Progressive intolerance is hardly a new thing. For years now, they have fought to prevent ideas with which they disagree from being heard, to eradicate words from the lexicon because they may sound similar to slurs and to demand that heretics be canceled. Yes, the right has seized upon intolerance as well, but that doesn’t make progressive intolerance any less ugly. You can’t claim to be the side of morality and decency while flying the flag of intolerance. Or can you?
This perspective only makes sense if you think of vaccination as a matter of conscience, like religion, and not a matter of social responsibility, like (say) speed limits.
This comes not from some snarky child, but a senior counsel at the Brennan Center for Justice at NYU law school and former Nassau County appeals ADA. To his credit, Ames Grawert at least sees an opening for those who make a choice “as a matter of conscience,” but can’t imagine any person with a sincere, albeit wrong, reason exists.
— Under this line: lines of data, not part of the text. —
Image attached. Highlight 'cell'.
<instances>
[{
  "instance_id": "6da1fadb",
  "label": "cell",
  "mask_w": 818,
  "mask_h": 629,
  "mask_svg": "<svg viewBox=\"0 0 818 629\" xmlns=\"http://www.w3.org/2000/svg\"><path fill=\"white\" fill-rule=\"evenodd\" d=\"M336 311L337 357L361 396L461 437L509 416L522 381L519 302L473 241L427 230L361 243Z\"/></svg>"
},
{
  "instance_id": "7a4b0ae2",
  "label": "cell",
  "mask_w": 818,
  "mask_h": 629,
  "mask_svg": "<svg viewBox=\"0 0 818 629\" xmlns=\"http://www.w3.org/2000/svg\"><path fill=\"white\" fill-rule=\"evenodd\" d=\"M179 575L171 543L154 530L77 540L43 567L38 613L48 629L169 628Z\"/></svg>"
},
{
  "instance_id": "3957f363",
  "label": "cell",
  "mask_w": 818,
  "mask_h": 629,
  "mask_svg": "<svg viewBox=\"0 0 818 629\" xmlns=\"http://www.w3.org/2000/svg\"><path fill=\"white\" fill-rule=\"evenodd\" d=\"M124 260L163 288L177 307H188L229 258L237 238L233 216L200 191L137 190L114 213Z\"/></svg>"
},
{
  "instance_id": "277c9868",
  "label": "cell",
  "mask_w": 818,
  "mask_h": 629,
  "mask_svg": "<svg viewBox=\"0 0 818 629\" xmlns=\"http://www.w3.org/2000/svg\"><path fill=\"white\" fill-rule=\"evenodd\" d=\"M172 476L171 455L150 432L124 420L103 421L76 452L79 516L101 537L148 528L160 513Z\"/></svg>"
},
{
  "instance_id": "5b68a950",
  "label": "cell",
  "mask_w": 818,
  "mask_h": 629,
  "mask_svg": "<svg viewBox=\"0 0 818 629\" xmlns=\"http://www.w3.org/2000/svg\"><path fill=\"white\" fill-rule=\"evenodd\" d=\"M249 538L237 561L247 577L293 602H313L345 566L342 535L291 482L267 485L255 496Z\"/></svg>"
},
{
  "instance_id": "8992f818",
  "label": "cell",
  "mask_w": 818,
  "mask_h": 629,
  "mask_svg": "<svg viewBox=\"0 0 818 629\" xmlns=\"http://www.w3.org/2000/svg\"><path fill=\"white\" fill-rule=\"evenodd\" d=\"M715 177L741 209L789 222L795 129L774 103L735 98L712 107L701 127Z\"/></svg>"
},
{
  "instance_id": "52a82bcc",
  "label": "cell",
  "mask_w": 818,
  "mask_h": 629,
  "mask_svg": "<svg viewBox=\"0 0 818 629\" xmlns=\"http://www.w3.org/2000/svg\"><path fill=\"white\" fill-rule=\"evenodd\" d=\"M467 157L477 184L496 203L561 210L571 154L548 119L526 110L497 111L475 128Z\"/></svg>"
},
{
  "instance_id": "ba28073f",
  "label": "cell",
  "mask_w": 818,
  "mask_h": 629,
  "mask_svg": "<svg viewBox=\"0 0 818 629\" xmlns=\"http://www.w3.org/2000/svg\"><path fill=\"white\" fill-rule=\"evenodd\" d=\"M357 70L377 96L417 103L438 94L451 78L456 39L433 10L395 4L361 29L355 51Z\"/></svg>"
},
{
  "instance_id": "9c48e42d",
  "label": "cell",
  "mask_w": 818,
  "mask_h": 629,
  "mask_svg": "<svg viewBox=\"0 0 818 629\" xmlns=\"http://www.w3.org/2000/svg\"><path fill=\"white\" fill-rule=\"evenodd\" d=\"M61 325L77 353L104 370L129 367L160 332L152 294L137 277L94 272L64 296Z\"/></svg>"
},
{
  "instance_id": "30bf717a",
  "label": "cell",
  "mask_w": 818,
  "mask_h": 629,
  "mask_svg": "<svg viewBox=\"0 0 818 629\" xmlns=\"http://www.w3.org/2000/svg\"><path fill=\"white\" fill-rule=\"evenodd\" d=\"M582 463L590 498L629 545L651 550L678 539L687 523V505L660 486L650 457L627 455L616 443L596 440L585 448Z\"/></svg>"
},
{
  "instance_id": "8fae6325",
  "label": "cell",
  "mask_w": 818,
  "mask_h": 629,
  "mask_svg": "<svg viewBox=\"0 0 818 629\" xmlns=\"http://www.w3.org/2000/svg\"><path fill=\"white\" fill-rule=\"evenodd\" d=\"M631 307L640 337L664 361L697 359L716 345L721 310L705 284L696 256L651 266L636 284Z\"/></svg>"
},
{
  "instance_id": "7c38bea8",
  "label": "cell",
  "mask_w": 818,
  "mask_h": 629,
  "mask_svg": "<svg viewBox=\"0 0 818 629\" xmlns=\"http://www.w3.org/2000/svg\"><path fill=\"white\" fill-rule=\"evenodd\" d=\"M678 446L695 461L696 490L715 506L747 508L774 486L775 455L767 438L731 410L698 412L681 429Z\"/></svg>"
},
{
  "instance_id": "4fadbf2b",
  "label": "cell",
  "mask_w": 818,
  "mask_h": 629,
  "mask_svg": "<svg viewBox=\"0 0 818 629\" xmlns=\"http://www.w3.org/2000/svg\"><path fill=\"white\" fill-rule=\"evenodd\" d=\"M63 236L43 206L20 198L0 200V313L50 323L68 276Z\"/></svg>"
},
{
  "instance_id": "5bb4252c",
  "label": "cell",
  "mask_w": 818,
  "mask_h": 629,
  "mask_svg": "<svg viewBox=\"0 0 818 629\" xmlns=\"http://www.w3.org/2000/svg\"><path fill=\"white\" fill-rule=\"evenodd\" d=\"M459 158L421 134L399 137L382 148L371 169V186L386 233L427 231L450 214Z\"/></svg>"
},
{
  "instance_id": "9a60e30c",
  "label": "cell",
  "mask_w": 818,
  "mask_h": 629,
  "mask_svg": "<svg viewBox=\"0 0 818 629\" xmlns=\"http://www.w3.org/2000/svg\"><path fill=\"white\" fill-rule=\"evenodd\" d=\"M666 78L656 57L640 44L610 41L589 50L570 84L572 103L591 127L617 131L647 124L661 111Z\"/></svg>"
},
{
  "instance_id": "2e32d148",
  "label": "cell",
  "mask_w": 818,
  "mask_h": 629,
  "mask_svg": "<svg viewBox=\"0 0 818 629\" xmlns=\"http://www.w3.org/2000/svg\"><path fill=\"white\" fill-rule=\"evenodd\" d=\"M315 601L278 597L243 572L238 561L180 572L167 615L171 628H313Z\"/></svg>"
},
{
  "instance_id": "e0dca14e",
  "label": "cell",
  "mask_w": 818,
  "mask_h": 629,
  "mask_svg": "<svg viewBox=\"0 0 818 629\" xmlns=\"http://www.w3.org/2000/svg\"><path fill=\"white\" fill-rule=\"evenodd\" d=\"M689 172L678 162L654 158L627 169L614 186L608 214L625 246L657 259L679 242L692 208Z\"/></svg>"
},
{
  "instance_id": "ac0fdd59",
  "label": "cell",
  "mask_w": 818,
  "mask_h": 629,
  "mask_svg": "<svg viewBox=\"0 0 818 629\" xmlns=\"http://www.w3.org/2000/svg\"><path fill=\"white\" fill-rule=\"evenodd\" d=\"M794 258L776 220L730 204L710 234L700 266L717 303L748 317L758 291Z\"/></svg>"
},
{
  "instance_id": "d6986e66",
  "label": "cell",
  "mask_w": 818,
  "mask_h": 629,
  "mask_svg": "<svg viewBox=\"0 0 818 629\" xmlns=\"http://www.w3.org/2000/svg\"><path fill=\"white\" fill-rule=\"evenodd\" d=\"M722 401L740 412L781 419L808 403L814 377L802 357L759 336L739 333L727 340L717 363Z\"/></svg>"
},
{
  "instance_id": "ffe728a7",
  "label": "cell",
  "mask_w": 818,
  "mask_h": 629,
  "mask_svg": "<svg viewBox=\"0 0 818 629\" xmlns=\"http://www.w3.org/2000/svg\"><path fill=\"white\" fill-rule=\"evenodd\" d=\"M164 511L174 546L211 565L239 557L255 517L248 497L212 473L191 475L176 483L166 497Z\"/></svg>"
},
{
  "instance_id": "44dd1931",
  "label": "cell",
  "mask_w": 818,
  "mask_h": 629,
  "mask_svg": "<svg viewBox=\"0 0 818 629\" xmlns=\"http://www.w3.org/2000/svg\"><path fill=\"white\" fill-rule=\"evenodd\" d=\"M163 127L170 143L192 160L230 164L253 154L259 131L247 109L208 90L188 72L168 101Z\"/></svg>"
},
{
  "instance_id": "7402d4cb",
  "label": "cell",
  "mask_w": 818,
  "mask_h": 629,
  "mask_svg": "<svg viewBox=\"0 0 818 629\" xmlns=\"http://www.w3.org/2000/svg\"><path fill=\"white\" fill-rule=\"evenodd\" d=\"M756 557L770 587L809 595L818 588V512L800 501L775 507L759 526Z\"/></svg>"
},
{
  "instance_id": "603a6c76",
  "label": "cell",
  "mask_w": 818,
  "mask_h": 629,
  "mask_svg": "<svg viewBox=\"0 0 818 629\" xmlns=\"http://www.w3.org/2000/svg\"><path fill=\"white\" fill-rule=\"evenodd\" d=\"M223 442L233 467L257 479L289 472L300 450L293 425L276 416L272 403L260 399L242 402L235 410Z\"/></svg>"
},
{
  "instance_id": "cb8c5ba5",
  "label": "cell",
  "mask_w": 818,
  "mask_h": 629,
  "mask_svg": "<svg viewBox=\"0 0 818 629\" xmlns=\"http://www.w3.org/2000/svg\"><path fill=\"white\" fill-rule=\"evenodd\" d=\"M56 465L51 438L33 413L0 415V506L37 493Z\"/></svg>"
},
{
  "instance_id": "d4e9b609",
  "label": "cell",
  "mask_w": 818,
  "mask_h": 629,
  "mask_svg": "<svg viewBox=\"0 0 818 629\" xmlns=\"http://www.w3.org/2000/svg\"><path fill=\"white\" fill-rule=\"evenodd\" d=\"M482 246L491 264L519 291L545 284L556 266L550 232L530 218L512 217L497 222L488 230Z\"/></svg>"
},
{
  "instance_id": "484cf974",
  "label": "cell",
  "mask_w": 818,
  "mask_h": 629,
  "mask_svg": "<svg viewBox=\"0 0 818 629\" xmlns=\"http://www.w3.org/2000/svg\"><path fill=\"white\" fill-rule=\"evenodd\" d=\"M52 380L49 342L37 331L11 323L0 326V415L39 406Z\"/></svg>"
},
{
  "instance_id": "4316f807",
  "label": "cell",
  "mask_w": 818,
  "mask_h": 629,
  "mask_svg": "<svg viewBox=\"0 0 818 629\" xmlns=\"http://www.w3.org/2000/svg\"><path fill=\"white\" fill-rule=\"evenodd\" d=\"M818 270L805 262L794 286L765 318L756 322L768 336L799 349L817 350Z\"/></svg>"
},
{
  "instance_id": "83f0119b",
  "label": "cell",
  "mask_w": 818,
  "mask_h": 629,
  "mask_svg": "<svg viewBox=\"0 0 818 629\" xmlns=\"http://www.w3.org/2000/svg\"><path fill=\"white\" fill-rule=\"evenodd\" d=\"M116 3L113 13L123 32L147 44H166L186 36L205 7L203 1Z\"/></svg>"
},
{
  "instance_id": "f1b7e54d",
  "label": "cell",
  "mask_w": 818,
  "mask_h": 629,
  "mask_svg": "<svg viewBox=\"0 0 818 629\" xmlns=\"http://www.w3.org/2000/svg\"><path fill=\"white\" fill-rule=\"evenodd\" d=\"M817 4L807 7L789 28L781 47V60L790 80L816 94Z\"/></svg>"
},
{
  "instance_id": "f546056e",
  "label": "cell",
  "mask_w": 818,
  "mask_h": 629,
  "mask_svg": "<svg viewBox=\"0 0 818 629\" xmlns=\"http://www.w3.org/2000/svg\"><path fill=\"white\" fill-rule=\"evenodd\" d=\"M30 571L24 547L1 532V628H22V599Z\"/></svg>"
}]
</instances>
Even more concerning is that this intolerance isn’t because its mandated/prohibited by law [like (say) speed limits], but as a “matter of social responsibility.”
Unlike the dolts, Grawert is a serious person. And yet he can’t conceive of any person holding a non-religious sincere reason that’s worthy of tolerance. Not agreement. Not acquiescence. Merely tolerance.
As for me, I will continue to do what I can to persuade people to get vaccinated, because I believe its the best course for both individuals and society even if there are sincere reasons to choose otherwise. I have the capacity to respect people who disagree with me, whether they’re prosecutors or judges, and still do everything in my power to persuade. But I will not hate them, attack them, or wish them harm for not adhering to what I consider the best course of action. That’s because I still consider tolerance a virtue.
Fortunately, I’m not alone. Unfortunately, intolerance is the virtue now for progressive lawyers, and they would much rather put their efforts into attacking disagreement with their rigid ideological assumptions rather than persuading 72% of black people between the ages of 18 and 44 to get vaccinated even though their life could depend on it.
*In anticipation of the reaction that it was my failure to “explain” for the sake of the unduly passionate that I wasn’t referring to the MAGA anti-vaxxers about whom they obsess, but others, such as doctors and nurses, that’s your delusion. I’m not your therapist.
**I’ve deleted the name as the identity of who twitted this is irrelevant.